3 cups flour unsifted.
1 + 1/2 cup water
1/4 t commercial yeast
1 t salt

Slightly less than 100% hydration. 

A cup of sifted flour is usually 4oz. A scooped cup of compacted flour is aprox 5oz. So 15 oz. flour

A cup of water is 8 liquid oz. So 12 oz. water.

Mixed to shaggy dough. Not kneaded. Covered and left alone for 12 hours. Dumped onto  lightly floured work surface. Hands floured, bench scrapper floured. Edges pulled and stacked. Shaped into a reasonable blob. Rested for 20 minutes. Baked at high temperature for 25 minutes inside a preheated clay cloche, an upside down chicken roaster. Uncovered and baked an additional 10 minutes to darken and partially dehydrate. 

This bread is outstanding. It is what professional bakers aim for. The yeast partially digests the flour over that extended length of time as it grows. The dough is partially fermented. That makes the baked bread more readily digestible with less simple sugars, as partially fermented foods are, miso and the like. It is better health-wise than commercial bread that breaks down to sugar, as well as more substantial, more flavorful, and more satisfying.  


The large bubbles, the nice open crumb is a thing of beauty. So unlike commercial mass produced bread that is whipped up quickly within a few hours, punched down to reduce bubbles to uniformly small size to resemble synthetic sponge.

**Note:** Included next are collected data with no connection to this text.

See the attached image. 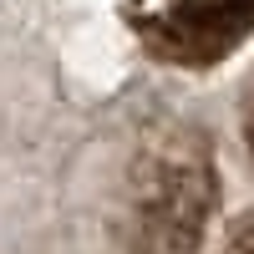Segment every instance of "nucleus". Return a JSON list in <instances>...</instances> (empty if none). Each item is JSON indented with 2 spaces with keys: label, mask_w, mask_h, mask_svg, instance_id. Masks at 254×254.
Here are the masks:
<instances>
[{
  "label": "nucleus",
  "mask_w": 254,
  "mask_h": 254,
  "mask_svg": "<svg viewBox=\"0 0 254 254\" xmlns=\"http://www.w3.org/2000/svg\"><path fill=\"white\" fill-rule=\"evenodd\" d=\"M214 158L193 132H158L122 183L117 234L127 254H193L214 214Z\"/></svg>",
  "instance_id": "nucleus-1"
},
{
  "label": "nucleus",
  "mask_w": 254,
  "mask_h": 254,
  "mask_svg": "<svg viewBox=\"0 0 254 254\" xmlns=\"http://www.w3.org/2000/svg\"><path fill=\"white\" fill-rule=\"evenodd\" d=\"M244 127H249V158H254V102H249V117H244Z\"/></svg>",
  "instance_id": "nucleus-2"
}]
</instances>
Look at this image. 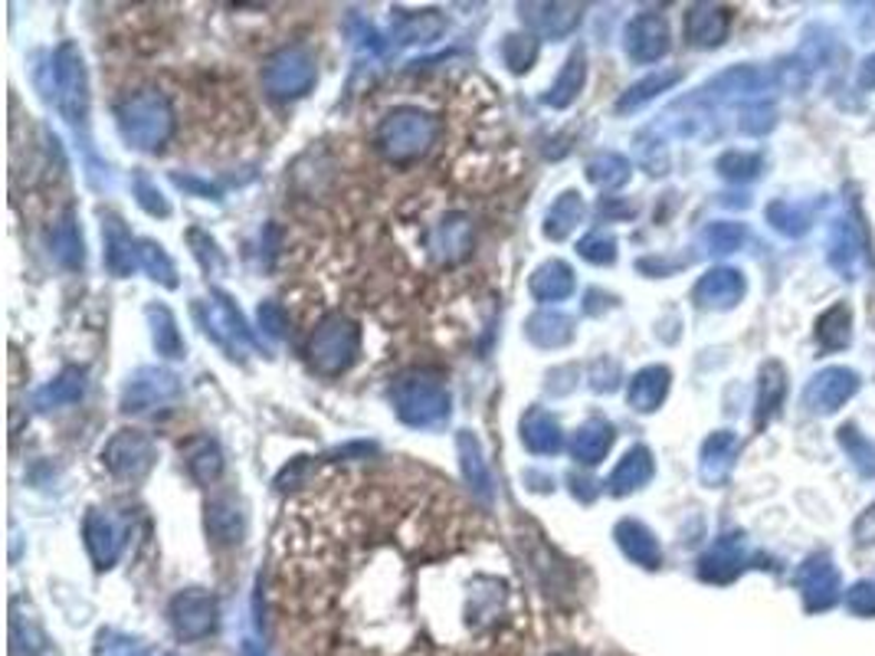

Relish on one side, my own mustard on the other





I cannot stop eating these sandwiches. Sometimes with tomato, sometimes with cheese. Occasionally with avocado. I eat two or three at a time. I already went through one prepackaged 1/2 pound of smallish mortadella, and one full pound of large deli mortadella and now I am starting my second. I've had Boar's head and Imported from Italy, I suppose, eh, Boar's head is imported too, from Canada, this being the U.S.

2 comments:

  1. You have a mortadella obsession dude!

    Don't you know that is Italian bologna?

    ReplyDelete
  2. Yes, I do know that. Don't you know bologna is named after the Italian city of Bologna? They're the exact same thing except different. Mortadella being 10X better than mass produced American hot dog offal scrap meat crap.